Ramaphosa tests positive for Covid-19
President Cyril Ramaphosa has tested positive for Covid-19 and is receiving treatment for mild symptoms.
Minister in the Presidency Mondli Gungubele said in a statement on Sunday evening that Ramaphosa tested positive today after he started feeling unwell when he left the State Memorial Service in honour of former Deputy President FW de Klerk.
Ramaphosa is self-isolating in Cape Town, where the memorial was held.
“The President is in good spirits but is being monitored by the South African Military Health Service of the South African National Defence Force,” the Presidency stated.
He has delegated all responsibilities to Deputy President David Mabuza for the next week.
“On his recent visit to four West African states, President Ramaphosa and the South African delegation were tested for Covid-19 in all countries,” the Presidency assured.
“The President and the delegation returned to South Africa from the Republic of Senegal on Wednesday, 8 December 2021, after obtaining negative test results. The President also tested negative on his return to Johannesburg on 8 December.”
The Presidency also assured that De Klerk’s memorial service today was undertaken in compliance with health regulations pertaining to hand hygiene, the wearing of face masks, and social distancing.
“President Ramaphosa says his own infection serves as a caution to all people in the country to be vaccinated and remain vigilant against exposure. Vaccination remains the best protection against severe illness and hospitalisation,” said Gungubele.
“People who have had contact with the President today are advised to watch for symptoms or to have themselves tested.
South Africa recorded 18,035 daily coronavirus cases as a fourth wave of infections fueled by the omicron variant rips through the nation.
The country also recorded 19,840 “retrospective” positive test results that hadn’t been included in earlier totals, the data from the National Institute for Communicable Diseases showed in a statement on Sunday. Of the tests conducted on Sunday, 28.9% were positive.
The continued high rate of infections comes as the nation’s economy contracted more than expected in the third quarter and the unemployment rate surged to a new high of 34.9%. That will make it difficult for President Cyril Ramaphosa to place the country on a stricter form of lockdown when his meets with his cabinet to discuss the issue.
The figures also reduce the chance that more than 90 nations that banned travel to and from South Africa will lift the restrictions. PwC estimates the bans could cost the country as much as 6.5 billion rand ($407 million) in potential foreign revenue, placing pressure on growth in the fourth quarter.

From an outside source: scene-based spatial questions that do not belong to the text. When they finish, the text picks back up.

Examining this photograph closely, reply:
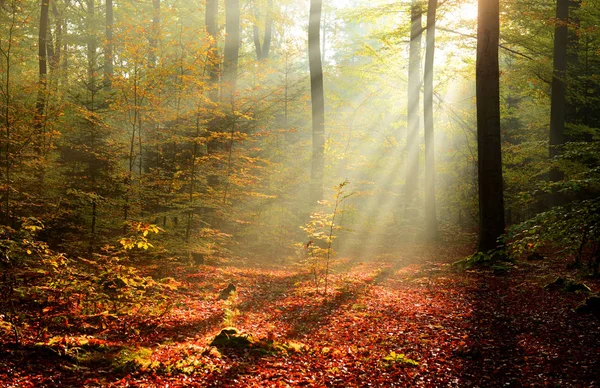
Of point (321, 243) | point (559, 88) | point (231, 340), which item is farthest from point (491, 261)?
point (559, 88)

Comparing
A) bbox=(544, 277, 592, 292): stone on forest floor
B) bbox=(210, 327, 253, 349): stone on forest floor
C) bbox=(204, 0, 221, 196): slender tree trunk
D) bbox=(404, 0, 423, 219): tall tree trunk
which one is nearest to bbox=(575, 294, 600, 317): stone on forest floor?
bbox=(544, 277, 592, 292): stone on forest floor

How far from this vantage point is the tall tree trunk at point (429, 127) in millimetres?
14040

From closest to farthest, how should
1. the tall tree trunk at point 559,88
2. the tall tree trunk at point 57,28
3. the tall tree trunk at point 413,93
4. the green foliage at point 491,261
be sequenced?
the green foliage at point 491,261, the tall tree trunk at point 559,88, the tall tree trunk at point 413,93, the tall tree trunk at point 57,28

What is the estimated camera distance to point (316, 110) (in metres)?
14.2

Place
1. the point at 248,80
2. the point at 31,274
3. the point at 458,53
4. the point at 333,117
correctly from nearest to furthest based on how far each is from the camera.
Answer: the point at 31,274 < the point at 458,53 < the point at 248,80 < the point at 333,117

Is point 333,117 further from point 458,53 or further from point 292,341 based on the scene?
point 292,341

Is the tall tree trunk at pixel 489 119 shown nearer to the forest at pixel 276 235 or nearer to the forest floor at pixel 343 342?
the forest at pixel 276 235

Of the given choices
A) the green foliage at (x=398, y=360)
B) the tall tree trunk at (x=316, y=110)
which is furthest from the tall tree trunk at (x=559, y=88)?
the green foliage at (x=398, y=360)

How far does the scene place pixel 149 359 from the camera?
450 cm

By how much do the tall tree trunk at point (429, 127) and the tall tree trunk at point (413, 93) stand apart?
0.46 metres

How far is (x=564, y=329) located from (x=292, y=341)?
375 cm

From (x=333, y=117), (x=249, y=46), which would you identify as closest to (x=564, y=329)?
(x=333, y=117)

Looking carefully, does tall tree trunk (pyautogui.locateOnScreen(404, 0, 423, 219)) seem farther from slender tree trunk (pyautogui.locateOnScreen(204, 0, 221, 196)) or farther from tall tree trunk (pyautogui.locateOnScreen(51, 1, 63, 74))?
tall tree trunk (pyautogui.locateOnScreen(51, 1, 63, 74))

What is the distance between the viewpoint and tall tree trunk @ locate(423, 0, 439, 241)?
46.1 feet
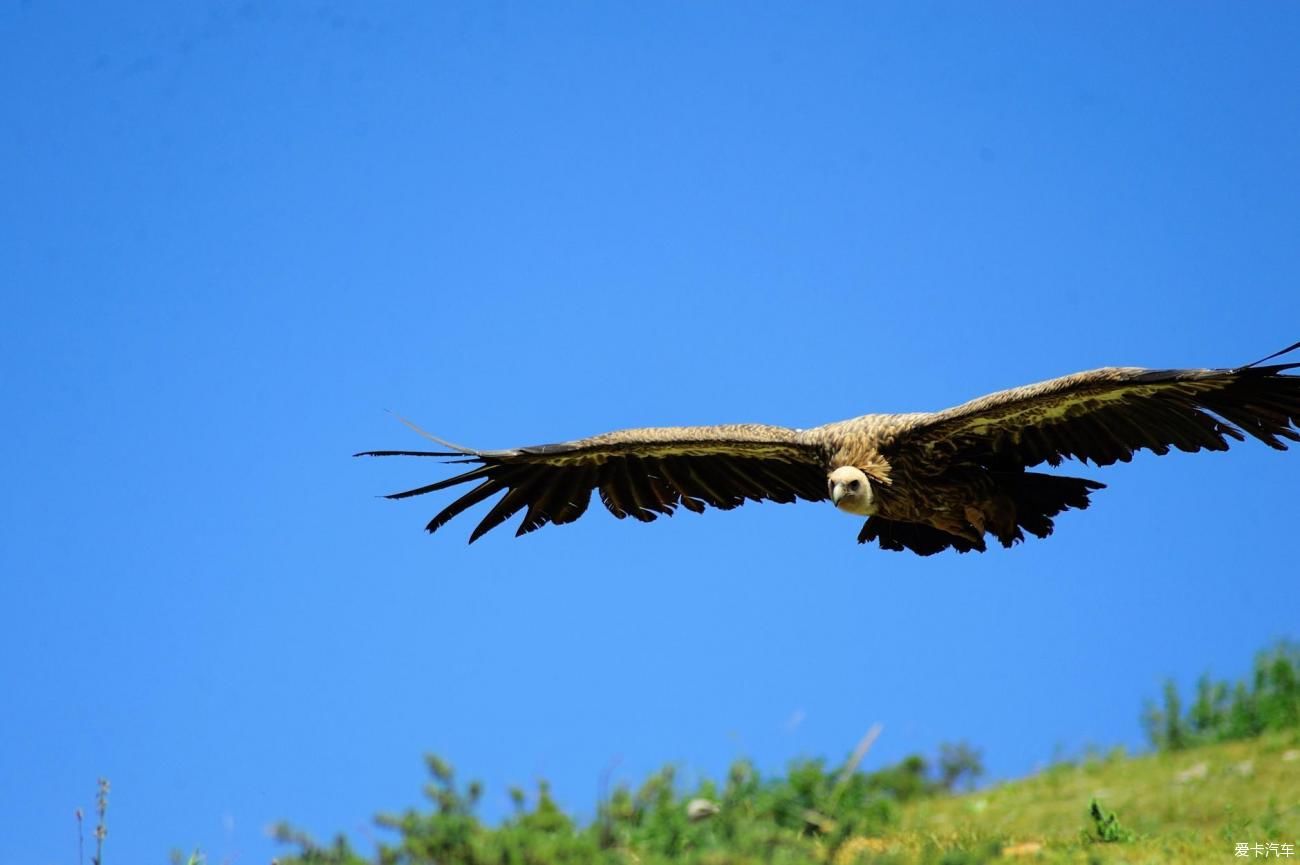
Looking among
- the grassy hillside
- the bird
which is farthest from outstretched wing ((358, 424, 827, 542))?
the grassy hillside

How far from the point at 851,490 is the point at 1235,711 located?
6157mm

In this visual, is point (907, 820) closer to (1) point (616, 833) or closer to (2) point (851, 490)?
(2) point (851, 490)

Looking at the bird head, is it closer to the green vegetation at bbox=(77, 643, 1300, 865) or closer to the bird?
the bird

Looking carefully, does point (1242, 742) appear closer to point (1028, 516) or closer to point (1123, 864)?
point (1028, 516)

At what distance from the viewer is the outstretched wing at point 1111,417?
9.05 metres

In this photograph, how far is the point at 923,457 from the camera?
34.2 feet

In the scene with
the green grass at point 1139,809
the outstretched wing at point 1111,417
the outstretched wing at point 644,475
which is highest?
the outstretched wing at point 644,475

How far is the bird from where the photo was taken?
930 cm

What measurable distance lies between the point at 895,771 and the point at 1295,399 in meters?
5.73

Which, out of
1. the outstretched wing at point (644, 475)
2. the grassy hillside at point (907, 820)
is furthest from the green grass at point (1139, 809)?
the outstretched wing at point (644, 475)

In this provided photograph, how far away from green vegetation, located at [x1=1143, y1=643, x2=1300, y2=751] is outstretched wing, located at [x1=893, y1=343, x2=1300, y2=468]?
5.24 metres

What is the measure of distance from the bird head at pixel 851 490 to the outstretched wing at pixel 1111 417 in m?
0.39

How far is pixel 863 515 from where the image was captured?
10.6m

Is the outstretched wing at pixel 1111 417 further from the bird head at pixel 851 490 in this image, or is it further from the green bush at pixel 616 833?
the green bush at pixel 616 833
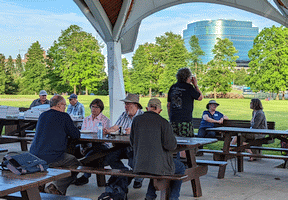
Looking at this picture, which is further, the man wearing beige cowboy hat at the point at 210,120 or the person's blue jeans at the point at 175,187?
the man wearing beige cowboy hat at the point at 210,120

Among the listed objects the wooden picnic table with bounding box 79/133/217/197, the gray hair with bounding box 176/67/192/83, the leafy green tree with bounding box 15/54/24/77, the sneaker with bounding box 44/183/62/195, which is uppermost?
the leafy green tree with bounding box 15/54/24/77

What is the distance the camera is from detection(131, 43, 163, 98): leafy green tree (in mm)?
37156

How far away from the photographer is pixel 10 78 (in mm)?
39312

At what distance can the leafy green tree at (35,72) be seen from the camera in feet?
130

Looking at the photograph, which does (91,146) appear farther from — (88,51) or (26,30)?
(26,30)

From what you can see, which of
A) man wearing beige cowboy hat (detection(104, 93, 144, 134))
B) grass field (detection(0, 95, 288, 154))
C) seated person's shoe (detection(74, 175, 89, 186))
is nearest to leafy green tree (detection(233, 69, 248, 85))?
grass field (detection(0, 95, 288, 154))

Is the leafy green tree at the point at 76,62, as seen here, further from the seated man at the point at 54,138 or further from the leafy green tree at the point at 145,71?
the seated man at the point at 54,138

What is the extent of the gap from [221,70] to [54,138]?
36.3 metres

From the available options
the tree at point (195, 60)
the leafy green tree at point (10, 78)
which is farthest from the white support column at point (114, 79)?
the leafy green tree at point (10, 78)

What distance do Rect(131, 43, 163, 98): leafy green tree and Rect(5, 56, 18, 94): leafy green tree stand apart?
451 inches

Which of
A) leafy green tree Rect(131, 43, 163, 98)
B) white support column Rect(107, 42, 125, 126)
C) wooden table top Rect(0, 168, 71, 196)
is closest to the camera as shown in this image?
wooden table top Rect(0, 168, 71, 196)

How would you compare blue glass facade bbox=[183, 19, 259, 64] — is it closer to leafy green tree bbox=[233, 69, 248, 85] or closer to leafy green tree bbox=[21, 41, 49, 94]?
leafy green tree bbox=[233, 69, 248, 85]

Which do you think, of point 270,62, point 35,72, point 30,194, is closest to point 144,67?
point 35,72

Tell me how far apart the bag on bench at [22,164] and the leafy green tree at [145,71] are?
33.4 m
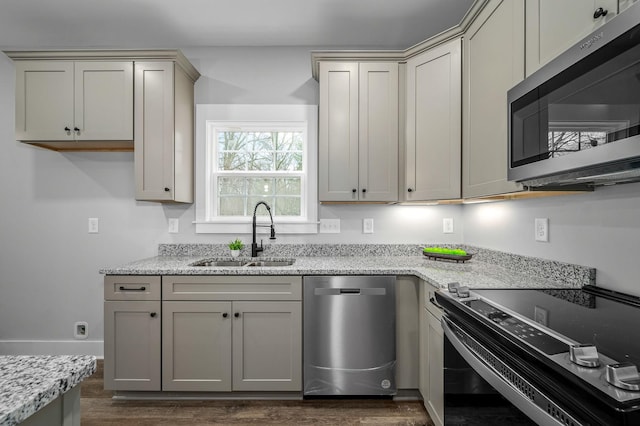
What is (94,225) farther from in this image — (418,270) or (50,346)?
(418,270)

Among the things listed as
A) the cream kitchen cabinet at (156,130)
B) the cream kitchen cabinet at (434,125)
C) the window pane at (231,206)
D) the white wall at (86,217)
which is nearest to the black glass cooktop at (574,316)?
the cream kitchen cabinet at (434,125)

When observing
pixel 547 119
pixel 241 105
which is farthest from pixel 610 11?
pixel 241 105

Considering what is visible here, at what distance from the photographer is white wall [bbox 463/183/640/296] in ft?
4.37

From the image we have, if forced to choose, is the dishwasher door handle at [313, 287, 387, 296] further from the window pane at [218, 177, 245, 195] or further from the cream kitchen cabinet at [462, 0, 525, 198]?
the window pane at [218, 177, 245, 195]

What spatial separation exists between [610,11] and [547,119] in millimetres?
349

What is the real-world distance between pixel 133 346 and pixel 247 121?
1.86m

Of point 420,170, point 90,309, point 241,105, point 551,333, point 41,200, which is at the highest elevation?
point 241,105

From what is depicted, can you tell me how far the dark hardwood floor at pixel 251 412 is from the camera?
1999mm

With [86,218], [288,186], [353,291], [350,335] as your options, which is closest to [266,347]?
[350,335]

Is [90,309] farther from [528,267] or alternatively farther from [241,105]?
[528,267]

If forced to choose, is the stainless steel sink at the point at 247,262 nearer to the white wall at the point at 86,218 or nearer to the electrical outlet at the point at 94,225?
the white wall at the point at 86,218

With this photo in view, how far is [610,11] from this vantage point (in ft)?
3.42

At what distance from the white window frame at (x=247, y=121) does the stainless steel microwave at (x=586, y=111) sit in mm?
1698

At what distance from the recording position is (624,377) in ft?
2.08
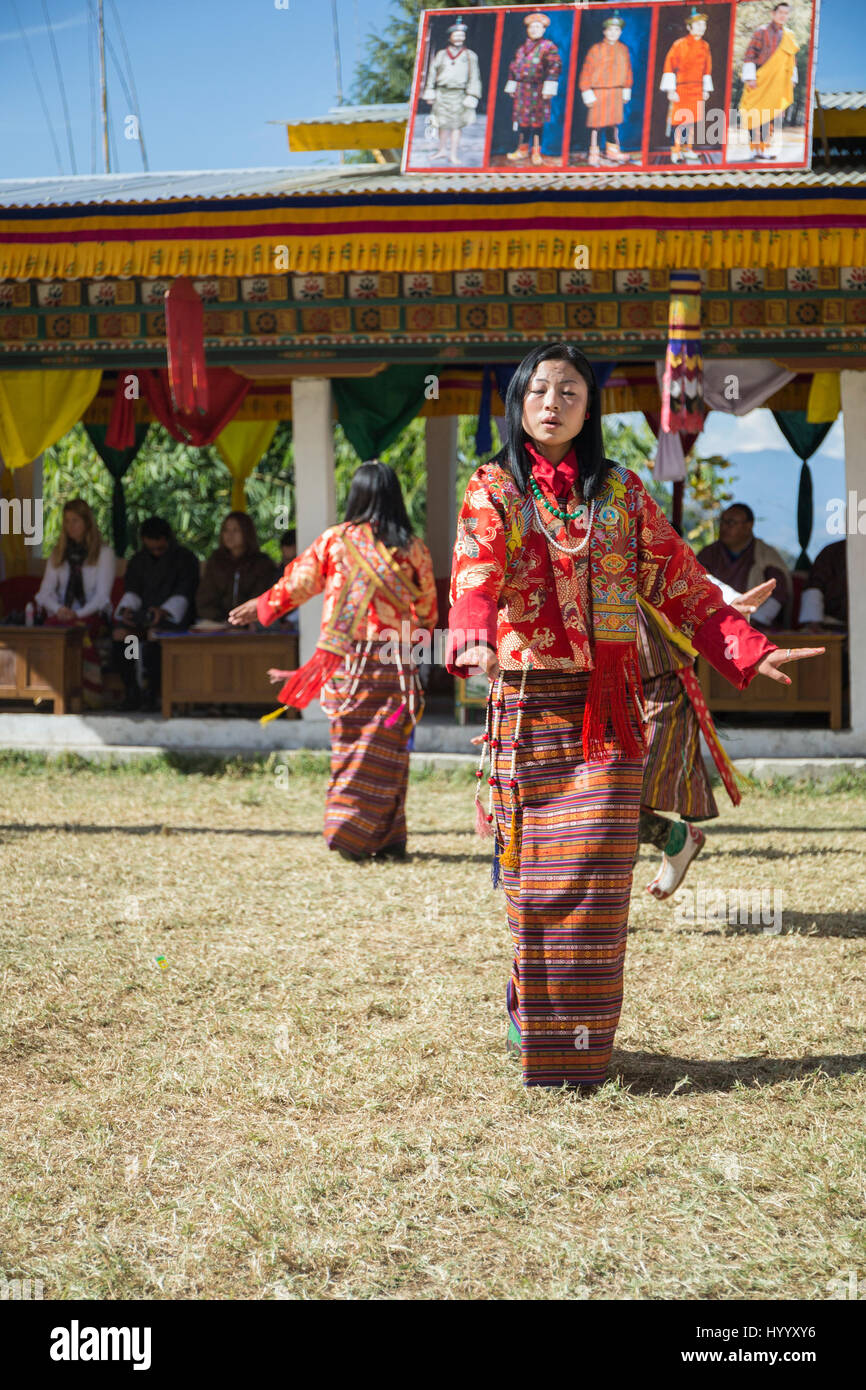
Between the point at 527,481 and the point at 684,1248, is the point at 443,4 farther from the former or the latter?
the point at 684,1248

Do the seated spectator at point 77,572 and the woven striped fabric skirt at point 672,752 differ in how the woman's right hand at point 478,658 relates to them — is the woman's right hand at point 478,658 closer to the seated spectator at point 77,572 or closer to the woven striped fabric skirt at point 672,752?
the woven striped fabric skirt at point 672,752

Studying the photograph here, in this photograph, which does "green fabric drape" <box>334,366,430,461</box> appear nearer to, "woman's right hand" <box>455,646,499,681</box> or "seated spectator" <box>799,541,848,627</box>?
"seated spectator" <box>799,541,848,627</box>

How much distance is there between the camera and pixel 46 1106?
3.52 metres

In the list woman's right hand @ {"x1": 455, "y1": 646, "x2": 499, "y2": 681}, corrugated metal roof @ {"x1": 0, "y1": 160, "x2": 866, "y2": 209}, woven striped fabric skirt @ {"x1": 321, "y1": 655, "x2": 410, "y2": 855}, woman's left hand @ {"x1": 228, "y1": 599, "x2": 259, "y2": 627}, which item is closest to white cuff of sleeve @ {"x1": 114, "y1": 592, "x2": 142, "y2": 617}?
corrugated metal roof @ {"x1": 0, "y1": 160, "x2": 866, "y2": 209}

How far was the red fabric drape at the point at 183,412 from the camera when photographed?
400 inches

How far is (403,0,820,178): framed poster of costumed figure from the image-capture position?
27.9ft

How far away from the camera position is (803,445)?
39.6 feet

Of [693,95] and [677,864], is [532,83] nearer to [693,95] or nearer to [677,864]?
[693,95]

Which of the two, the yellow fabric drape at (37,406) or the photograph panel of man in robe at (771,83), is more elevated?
the photograph panel of man in robe at (771,83)

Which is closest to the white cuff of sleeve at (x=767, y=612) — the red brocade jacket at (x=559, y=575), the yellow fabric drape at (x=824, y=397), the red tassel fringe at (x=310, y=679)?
the yellow fabric drape at (x=824, y=397)

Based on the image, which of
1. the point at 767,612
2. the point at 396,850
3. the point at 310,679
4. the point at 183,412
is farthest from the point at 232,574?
the point at 396,850

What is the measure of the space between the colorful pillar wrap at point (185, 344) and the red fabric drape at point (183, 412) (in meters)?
0.96

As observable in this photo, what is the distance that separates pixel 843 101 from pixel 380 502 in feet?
17.8
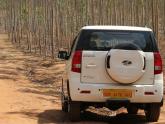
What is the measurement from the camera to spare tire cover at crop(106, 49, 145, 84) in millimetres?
8430

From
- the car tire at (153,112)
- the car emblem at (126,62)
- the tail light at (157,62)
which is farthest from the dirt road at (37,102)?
the car emblem at (126,62)

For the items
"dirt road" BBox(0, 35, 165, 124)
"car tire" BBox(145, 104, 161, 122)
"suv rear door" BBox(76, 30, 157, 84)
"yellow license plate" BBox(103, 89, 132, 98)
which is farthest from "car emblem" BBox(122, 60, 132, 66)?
"dirt road" BBox(0, 35, 165, 124)

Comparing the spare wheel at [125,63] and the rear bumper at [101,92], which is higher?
the spare wheel at [125,63]

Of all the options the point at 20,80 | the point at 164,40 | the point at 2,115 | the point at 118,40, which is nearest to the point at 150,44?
the point at 118,40

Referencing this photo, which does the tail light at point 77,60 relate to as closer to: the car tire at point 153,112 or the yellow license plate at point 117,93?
the yellow license plate at point 117,93

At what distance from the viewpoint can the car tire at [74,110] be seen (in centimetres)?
880

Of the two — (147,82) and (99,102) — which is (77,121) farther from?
(147,82)

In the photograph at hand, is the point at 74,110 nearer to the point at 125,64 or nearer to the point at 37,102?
the point at 125,64

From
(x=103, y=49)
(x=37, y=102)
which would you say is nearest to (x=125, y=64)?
(x=103, y=49)

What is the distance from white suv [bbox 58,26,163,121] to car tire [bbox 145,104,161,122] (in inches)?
6.6

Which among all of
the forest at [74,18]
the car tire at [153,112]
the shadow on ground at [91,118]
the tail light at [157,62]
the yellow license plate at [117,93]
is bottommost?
the forest at [74,18]

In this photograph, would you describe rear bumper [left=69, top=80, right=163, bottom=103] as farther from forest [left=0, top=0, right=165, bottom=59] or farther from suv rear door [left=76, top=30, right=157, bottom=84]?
forest [left=0, top=0, right=165, bottom=59]

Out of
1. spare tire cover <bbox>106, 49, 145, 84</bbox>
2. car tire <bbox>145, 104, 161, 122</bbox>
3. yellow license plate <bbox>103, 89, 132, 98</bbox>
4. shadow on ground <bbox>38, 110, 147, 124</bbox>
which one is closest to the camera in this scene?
spare tire cover <bbox>106, 49, 145, 84</bbox>

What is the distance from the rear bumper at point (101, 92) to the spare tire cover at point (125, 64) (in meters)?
0.18
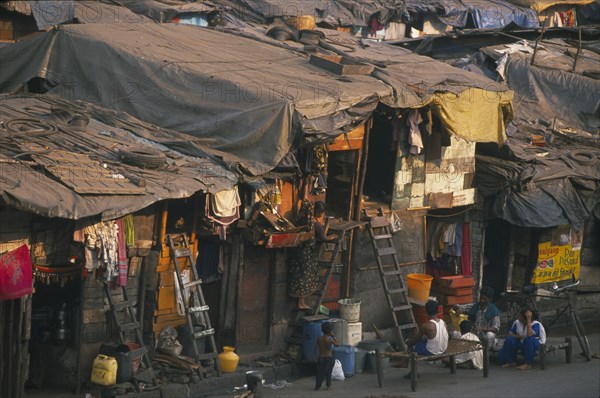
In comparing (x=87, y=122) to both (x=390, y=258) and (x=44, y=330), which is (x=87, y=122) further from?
(x=390, y=258)

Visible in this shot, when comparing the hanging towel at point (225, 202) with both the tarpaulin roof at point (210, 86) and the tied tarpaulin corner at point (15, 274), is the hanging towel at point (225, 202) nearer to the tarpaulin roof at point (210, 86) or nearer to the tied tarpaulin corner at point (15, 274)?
the tarpaulin roof at point (210, 86)

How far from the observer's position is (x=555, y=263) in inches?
904

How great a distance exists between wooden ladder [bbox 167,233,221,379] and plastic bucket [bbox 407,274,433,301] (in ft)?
15.1

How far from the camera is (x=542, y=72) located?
25469 mm

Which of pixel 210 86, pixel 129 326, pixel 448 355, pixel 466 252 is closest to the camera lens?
pixel 129 326

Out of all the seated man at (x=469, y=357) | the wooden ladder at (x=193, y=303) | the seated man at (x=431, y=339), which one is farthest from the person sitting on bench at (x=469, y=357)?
the wooden ladder at (x=193, y=303)

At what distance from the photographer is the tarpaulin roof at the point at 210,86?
690 inches

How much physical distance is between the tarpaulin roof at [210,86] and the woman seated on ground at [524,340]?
11.3 feet

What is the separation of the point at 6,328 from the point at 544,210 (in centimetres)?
1036

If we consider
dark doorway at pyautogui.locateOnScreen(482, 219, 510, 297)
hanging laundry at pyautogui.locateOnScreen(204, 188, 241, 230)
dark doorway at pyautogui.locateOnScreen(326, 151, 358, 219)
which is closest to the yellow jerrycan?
hanging laundry at pyautogui.locateOnScreen(204, 188, 241, 230)

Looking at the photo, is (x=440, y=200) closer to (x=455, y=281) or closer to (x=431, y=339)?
(x=455, y=281)

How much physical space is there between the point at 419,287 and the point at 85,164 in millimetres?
7269

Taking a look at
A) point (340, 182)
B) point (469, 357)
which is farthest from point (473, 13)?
point (469, 357)

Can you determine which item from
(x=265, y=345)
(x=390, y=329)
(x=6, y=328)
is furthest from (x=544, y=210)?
(x=6, y=328)
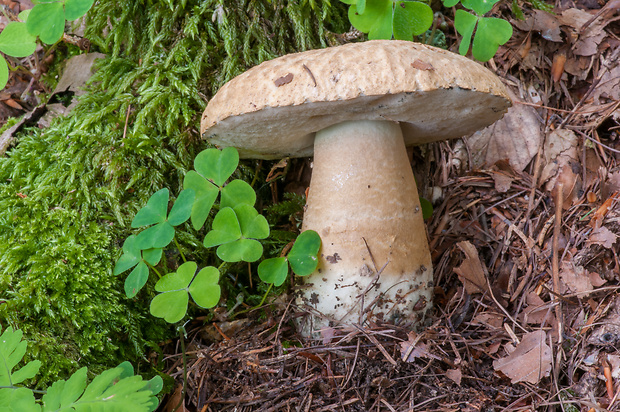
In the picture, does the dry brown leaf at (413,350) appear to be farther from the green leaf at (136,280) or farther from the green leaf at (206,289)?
the green leaf at (136,280)

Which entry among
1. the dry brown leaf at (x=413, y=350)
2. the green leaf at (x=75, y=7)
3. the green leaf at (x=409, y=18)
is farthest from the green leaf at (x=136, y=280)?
the green leaf at (x=409, y=18)

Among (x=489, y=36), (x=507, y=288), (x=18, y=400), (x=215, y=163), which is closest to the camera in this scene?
(x=18, y=400)

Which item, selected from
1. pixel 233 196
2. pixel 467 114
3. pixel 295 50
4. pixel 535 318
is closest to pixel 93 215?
pixel 233 196

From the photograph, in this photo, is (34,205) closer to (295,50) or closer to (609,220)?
(295,50)

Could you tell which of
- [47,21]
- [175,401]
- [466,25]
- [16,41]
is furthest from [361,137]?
[16,41]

Most of the infections with the variant have so far been in Gauteng, the province where Johannesburg and the capital, Pretoria, are located. It recorded 42% of the new cases, followed by KwaZulu-Natal at 16% and the Western Cape tallying 13%.
South Africa’s official death toll of over 90,000 and about 3.2 million cases make it the country hardest hit by the virus in Africa, although testing and accurate recording of the causes of fatalities is weak across much of the continent. A number of its neighbors, including Zimbabwe, are also in the grip of a fourth wave of coronavirus infections and vaccine rollouts are slow.